** What to do **
1 – From the forum thread on looping through the days of a year, reproduce everything from "# Thread: looping" down to "has more drawbacks).".
2 – List every distinct name beginning with the "@" sign that appears in the forum thread on looping through the days of a year.

** Selected excerpt **
-------------------------

# Thread: looping through all days of the year

1. Registered User
Join Date
Feb 2002
Posts
2

I like nigelrivett's answer. My contribution is less efficient, but doesn't have a defined upper limit on the datediff.

It uses the table variable, so won't work in SQL 6.5 or 7.0 (you'll have to use a temporary table there - which has more drawbacks).

declare @startdate datetime, @enddate datetime
select @startdate = '1 feb 2001', @enddate = '20 sep 2010'

declare @max_number int
set @max_number = datediff(d, @startdate, @enddate)

--create a table of numbers from 0 to @max_number
set nocount on
declare @t table (i int)
insert into @t values (0)

-------------------------

** Dataset **
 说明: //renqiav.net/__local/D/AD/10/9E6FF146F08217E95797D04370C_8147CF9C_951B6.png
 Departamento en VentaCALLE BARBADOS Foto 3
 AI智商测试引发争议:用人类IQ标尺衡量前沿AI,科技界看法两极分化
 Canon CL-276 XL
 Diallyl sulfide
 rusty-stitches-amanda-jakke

-------------------------

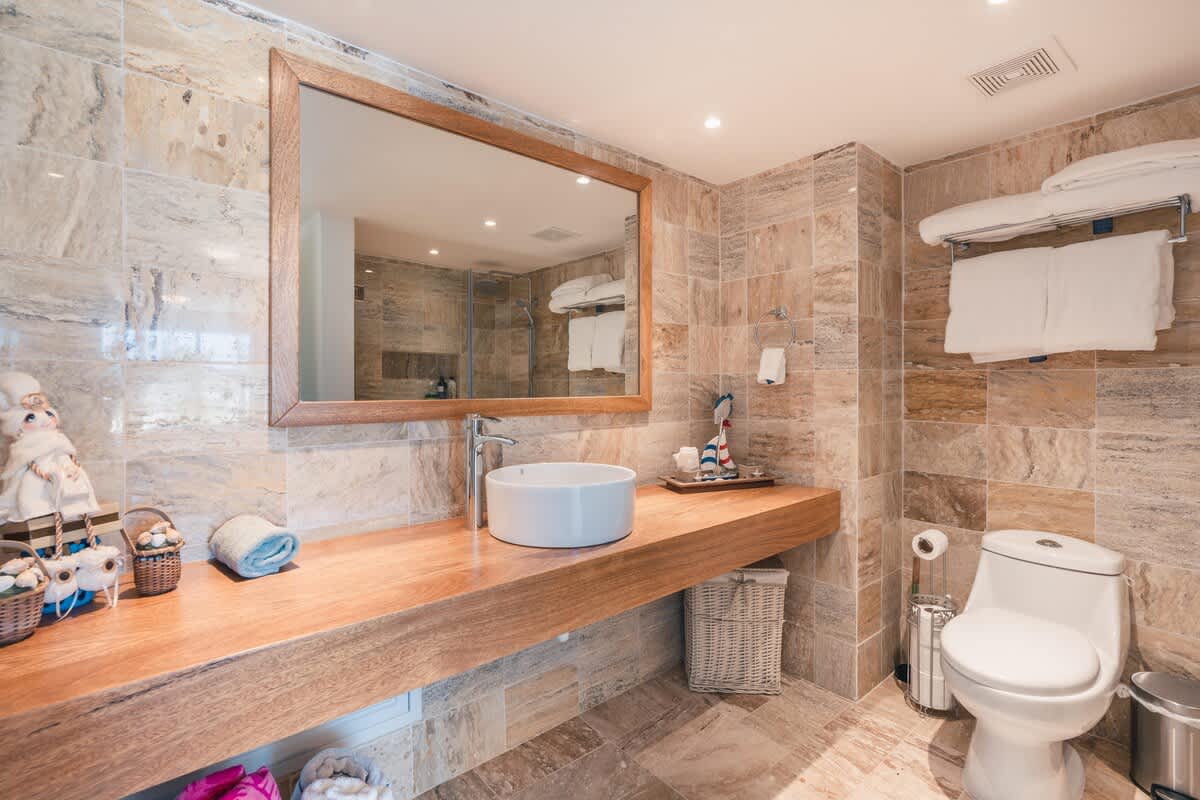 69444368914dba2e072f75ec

-------------------------

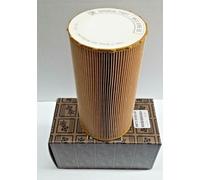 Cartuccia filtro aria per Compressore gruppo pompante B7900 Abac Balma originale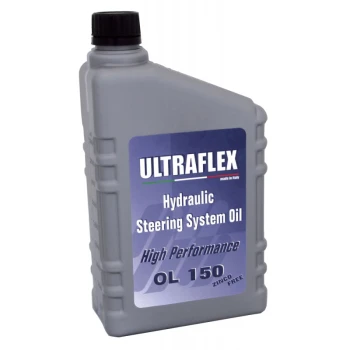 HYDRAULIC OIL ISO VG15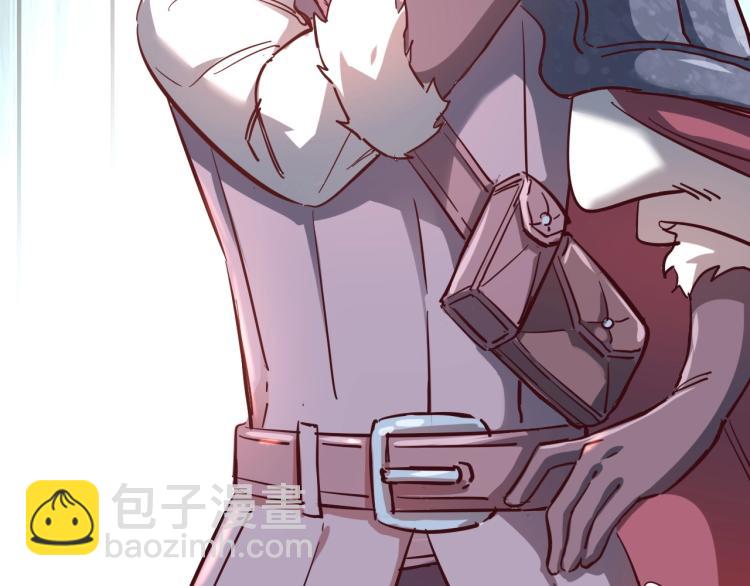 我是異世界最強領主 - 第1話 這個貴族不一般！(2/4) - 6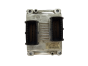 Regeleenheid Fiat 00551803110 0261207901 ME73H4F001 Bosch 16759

-------------------------

** Numbered responses **
1 –
# Thread: looping through all days of the year

1. Registered User
Join Date
Feb 2002
Posts
2

I like nigelrivett's answer. My contribution is less efficient, but doesn't have a defined upper limit on the datediff.

It uses the table variable, so won't work in SQL 6.5 or 7.0 (you'll have to use a temporary table there - which has more drawbacks).

2 –
@startdate
@enddate
@max_number
@t